Lo scorso 27 gennaio, la commissione Affari esteri del Parlamento europeo, proprio in vista della 60esima sessione Onu, ha adottato una risoluzione su “Diritti, priorità e raccomandazioni dell’Unione europea”, giocando un ruolo più attivo dentro l’organizzazione. Si chiedeva alla Presidenza di agire a favore dell’iniziativa brasiliana, sottoscrivendo e raccogliendo il sostegno di altri paesi, e di fare in modo che la questione rimanesse all’ordine del giorno. L’Italia per voce del sottosegretario agli Esteri, Margherita Boniver dichiarò di voler sostenere l’iniziativa brasiliana, A Ginevra, l’Ilga, l’unica coalizione internazionale delle persone Glbt, ha lanciato una petizione d’appoggio alla risoluzione brasiliana (43.000 firme) da consegnare all’ambasciatore australiano Mike Smith, presidente di questa 60esima sessione UNCHR.

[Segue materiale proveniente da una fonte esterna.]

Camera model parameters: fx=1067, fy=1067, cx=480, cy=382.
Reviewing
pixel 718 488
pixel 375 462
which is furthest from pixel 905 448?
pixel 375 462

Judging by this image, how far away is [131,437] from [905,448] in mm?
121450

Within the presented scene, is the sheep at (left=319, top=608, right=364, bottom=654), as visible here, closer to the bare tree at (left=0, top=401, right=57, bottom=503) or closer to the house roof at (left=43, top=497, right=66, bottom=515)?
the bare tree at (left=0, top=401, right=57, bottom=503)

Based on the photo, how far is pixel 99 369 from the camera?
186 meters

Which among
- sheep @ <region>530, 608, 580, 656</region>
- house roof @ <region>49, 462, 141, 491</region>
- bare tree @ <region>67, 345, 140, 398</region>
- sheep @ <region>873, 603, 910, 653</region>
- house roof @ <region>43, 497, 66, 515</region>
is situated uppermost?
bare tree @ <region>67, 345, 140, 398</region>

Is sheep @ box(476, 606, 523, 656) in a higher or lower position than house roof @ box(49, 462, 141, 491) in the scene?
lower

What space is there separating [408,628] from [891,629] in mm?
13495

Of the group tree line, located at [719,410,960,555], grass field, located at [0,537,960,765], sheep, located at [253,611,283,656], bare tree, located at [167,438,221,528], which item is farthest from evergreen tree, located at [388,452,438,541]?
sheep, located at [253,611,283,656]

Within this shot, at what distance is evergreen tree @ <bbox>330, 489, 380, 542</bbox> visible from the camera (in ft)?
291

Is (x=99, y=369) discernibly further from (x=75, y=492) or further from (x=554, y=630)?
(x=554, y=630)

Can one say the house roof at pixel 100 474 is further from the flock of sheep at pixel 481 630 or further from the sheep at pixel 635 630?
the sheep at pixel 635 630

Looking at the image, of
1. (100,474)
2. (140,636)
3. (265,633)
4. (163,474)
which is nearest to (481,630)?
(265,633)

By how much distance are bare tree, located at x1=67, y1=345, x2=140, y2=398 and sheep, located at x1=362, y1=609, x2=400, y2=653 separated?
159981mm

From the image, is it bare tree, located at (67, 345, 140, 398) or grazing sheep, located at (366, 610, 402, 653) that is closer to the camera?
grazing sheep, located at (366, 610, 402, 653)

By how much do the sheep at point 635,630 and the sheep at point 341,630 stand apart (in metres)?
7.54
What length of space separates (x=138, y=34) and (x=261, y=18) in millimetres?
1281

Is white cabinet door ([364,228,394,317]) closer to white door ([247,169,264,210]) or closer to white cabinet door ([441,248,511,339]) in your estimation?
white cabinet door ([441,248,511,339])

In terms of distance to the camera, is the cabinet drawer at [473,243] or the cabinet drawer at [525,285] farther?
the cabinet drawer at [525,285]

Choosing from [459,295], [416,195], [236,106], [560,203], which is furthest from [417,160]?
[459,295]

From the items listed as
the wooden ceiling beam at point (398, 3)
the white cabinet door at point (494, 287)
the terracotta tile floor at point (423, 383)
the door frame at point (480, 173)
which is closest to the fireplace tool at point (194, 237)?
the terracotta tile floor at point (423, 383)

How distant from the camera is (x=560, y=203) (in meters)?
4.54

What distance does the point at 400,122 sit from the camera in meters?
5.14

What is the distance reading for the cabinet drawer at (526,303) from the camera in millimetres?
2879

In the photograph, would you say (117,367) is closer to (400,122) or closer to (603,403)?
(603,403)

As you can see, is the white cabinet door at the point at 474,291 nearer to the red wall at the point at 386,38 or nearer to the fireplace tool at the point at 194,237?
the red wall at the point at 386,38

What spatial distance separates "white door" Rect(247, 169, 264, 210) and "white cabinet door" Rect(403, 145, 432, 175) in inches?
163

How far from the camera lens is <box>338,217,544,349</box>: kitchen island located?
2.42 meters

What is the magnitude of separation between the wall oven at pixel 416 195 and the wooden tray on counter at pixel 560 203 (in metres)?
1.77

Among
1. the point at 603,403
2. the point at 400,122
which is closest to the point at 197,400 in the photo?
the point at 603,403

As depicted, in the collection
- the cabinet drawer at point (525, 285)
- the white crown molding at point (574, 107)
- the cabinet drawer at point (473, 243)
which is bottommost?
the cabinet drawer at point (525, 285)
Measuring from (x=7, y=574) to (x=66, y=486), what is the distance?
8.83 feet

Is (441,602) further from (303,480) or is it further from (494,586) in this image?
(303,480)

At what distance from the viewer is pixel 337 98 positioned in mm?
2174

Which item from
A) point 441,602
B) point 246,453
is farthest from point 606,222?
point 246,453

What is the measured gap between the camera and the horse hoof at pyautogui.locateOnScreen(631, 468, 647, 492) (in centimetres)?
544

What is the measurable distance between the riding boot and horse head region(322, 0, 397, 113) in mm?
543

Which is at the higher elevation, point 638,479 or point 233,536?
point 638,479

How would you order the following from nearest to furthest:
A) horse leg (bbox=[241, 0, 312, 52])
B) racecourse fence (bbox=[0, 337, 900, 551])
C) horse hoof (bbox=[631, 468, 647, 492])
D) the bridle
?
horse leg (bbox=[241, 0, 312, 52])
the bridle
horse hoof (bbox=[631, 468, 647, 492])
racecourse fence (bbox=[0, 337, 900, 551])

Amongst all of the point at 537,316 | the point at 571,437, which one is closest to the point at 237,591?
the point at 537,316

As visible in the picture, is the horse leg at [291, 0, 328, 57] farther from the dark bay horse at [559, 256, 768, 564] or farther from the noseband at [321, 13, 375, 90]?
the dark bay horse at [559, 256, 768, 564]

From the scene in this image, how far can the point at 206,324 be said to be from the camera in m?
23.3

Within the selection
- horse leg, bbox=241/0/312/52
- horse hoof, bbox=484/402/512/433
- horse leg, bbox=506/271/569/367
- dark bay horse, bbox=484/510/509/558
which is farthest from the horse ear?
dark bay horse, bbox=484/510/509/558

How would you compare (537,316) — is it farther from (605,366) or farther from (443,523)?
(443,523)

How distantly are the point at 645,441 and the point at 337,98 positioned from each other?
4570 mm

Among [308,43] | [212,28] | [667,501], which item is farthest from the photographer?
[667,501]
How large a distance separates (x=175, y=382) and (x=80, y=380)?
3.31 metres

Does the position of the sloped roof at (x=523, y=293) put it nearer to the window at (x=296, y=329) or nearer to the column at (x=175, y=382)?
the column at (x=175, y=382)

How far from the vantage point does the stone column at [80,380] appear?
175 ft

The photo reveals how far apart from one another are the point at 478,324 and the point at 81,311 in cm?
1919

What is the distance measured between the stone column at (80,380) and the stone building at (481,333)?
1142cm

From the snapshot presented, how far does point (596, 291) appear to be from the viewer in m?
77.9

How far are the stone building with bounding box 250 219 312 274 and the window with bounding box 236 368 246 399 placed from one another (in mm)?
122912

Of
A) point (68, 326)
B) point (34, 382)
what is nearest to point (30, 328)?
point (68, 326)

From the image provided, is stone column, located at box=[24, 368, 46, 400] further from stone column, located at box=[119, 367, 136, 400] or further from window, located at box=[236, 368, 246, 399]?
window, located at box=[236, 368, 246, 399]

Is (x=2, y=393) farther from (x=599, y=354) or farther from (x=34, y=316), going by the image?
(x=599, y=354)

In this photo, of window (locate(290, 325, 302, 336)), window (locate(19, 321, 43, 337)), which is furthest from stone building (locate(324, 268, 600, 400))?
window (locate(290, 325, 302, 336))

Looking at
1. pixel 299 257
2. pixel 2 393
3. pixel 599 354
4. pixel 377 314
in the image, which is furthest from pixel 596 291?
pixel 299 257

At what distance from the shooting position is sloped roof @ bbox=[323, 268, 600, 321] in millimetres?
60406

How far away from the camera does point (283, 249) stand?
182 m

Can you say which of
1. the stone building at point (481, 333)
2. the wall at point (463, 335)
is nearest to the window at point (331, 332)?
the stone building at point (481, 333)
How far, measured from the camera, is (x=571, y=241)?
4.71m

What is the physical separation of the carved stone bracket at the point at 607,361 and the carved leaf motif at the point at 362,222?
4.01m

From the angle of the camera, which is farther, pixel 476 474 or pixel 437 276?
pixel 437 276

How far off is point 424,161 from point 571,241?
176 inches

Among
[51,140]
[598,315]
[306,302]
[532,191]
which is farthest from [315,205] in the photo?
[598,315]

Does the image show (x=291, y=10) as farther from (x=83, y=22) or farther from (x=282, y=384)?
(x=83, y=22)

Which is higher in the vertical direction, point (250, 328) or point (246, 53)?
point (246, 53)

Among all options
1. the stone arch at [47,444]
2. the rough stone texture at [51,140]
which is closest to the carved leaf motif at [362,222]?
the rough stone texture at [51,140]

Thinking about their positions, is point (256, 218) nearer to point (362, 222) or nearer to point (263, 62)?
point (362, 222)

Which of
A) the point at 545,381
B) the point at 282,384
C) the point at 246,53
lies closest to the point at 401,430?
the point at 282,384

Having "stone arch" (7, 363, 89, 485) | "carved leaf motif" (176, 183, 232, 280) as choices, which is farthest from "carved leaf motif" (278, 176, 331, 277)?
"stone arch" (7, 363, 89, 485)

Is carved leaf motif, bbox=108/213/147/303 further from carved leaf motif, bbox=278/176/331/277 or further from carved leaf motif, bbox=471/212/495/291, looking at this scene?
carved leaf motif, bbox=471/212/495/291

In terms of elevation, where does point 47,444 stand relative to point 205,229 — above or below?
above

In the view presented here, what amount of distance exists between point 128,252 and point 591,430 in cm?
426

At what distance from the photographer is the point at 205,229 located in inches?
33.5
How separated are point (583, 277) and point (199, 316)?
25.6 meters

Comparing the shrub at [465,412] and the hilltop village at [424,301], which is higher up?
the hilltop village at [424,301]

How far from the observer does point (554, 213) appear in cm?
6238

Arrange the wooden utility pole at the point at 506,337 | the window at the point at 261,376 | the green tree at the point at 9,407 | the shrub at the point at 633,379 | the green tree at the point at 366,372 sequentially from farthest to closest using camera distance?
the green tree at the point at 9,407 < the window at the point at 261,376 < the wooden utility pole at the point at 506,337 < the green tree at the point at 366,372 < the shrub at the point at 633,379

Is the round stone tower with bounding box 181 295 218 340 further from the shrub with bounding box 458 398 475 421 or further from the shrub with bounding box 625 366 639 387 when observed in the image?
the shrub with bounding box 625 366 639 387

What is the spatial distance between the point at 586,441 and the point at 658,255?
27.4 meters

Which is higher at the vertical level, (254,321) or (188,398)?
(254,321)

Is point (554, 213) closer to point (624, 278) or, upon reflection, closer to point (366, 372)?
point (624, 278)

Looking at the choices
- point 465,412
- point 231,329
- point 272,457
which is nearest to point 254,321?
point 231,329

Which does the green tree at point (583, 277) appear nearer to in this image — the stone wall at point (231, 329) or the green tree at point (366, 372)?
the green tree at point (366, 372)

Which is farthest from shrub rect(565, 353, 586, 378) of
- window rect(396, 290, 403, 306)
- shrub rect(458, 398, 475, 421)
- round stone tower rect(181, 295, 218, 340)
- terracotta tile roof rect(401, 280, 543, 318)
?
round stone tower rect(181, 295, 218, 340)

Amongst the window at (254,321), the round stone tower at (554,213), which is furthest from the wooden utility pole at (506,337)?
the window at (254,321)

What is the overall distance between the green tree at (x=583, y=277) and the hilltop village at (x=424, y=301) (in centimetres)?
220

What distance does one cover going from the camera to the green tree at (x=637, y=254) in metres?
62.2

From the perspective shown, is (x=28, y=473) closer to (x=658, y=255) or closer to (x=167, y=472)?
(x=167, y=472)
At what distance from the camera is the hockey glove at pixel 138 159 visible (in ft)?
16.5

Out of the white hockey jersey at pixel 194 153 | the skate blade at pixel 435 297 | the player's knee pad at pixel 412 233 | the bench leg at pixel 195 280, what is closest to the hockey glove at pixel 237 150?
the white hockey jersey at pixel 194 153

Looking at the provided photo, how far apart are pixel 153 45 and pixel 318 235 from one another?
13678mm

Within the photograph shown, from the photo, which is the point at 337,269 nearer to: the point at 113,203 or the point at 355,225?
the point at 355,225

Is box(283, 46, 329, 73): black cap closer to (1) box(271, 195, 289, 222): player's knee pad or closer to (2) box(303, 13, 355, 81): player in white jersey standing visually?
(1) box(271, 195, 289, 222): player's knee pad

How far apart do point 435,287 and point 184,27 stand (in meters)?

Lunedì 29 marzo il colpo di scena. Il Brasile decide di bloccare la votazione sulla risoluzione, dopo aver accertato la mancanza di consenso da parte della maggioranza delle delegazioni presenti. Consenso difficile a trovarsi quando la politica entra con virulenza anche in organismi che dovrebbero relazionarsi su temi di diritto internazionale. «L’opposizione più forte – spiega Riccardo Gottardi, co-presidente di Ilga Europe – è giunta dai paesi islamici e dal Vaticano. Anche coloro che erano in armonia col Brasile hanno fatto prevalere le rivalità tra stati occidentali e orientali, tra quanti sono con la politica espansionista americana e il resto del pianeta». Emerge così un lacerante dubbio: visto che la Commissione Onu per i diritti umani (UNCHR) è chiamata a trattare giustizia e diritti umani, non solamente sugli orientamenti sessuali, ma anche su conflitti armati, diritti delle donne, libertà di stampa, forme moderne di schiavitù, tortura e detenzione, esecuzioni sommarie e tanto altro ancora, temi che riguardano non solamente gli stati islamici ma anche quelli occidentali, il dubbio dei ricatti incrociati diventa più palese; la politica del “do ut des” si fa largo nelle diplomazie ginevrine tra quanti occorrono di una patente di equità e giustizia giusta e coloro che ne ricavano benefici diversi. Se a questo sommiamo gli integralismi religiosi arabo-vaticani, ecco compresa la solitudine in cui è stato lasciato il Brasile. «Gli Stati Uniti sono i primi a tenere in pugno la situazione. Va ricordato che il Sudafrica, convinto assertore della linea brasiliana, paese di grandi libertà verso la comunità omosessuale, è stata sottoposto a pressioni e ricatti, anche da parte della Cina, che nulla avevano a che vedere con i diritti umani. E così le discussioni vengono veicolate su altre cose, come le relazioni tra Usa e il mondo, le divisioni tra nord e sud, e quant’altro. Nella discussione sul tema a noi pertinente desideriamo ringraziare Margherita Boniver, sottosegretario agli Esteri, che ha difeso i nostri diritti, gli otto paesi che hanno difeso l’orientamento sessuale e i tre che hanno aggiunto a questa difesa quella dell’identità di genere, nomi “eccellenti” come l’Armenia, l’Argentina, il Messico» dice Riccardo Gottardi.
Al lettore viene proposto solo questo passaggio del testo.